We sampled two adult I. delicatissima from wild populations from the Commonwealth of Dominica and Anguilla in 2008 (Martin et al. 2015), consisting of heparinized whole blood preserved in Longmire buffer stored at the Mississippi State University. We extracted whole genomic DNA and stored extracts at −20 °C. We then conducted Ultraconserved Elements sequence capture using the Tetrapods 5kv1 primer set followed by 150 base pair (bp) paired-end sequencing on an Illumina® HiSeq 2500 run. We processed reads using the phyluce bioinformatics pipeline as detailed in prior studies (Faircloth et al. 2012; Faircloth 2013, 2016) to clean, contig, assemble, and align sequence reads. We mapped aligned loci to a reference (I. iguana; NC_002793; Janke et al. 2001) in Geneious 10.2.5 (Biomatters®). The consensus is chimeric, in that it is a consensus of nucleotides from two individuals from the same population; thus, there were 43 ambiguities retained in the final mitogenome sequence. We used the MITOS2 webserver (Bernt et al. 2013) to annotate the consensus sequence. We used custom-designed primers followed by Sanger sequencing to span regions with missing data. We then aligned the consensus sequence with other available iguanine mitogenomes available on GenBank using ClustalW 2.1 (Larkin et al. 2007) and conducted a maximum-likelihood analysis using RaxML (v8.2.9, Stamatakis 2014).
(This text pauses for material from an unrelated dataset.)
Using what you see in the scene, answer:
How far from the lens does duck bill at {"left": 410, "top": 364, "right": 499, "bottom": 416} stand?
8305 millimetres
The complete mitochondrial genome of I. delicatissima (GenBank MK923980) is 16,616 bp in length, slightly shorter than that of congener I. iguana (16,633 bp). The overall nucleotide composition is 32.8% A, 31.3% C, 13.1% G, and 22.5% T. We found no rearrangements in the mitogenomic gene order of I. delicatissima in comparison to other closely related squamates, with 22 tRNAs, two ribosomal subunits, 13 protein-coding loci, an origin of light-strand replication (OL), and a control region. All tRNAs conformed to their stem and loop secondary structures, but we note that Trn-C had an incomplete D-arm. The OL is 25 bp in length and is located in the WANCY tRNA cluster between tRNA-N and tRNA-C.
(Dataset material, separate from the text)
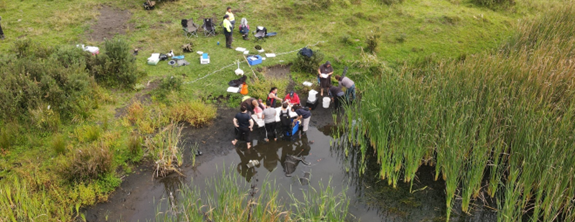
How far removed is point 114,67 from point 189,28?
4256 millimetres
The phylogenetic analysis (Figure 1) yielded a topology congruent with previous studies of iguanine relationships. Sequence divergence among protein-coding genes in I. delicatissima and I. iguana is concordant with previous distance-based estimates between these two taxa (Stephen et al. 2013), with uncorrected pairwise divergences among protein-coding genes (p-distances) ranging from 9.0% (ND2) to 13.4% (ATP6). Characterizing non-traditional loci (e.g. whole mitogenomes) adds to a growing database of genomic resources for aiding conservation efforts and further elucidating the evolutionary history of this remarkable and endangered species.
Figure 1.
Maximum-likelihood phylogeny of aligned concatenated protein-coding loci (11,363 bp) with GenBank material utilizing the rapid bootstrap inferences (1000 replicates) followed by a thorough ML search option. Numbers at nodes represent bootstrap support.
Disclosure statement
No potential conflict of interest was reported by the authors.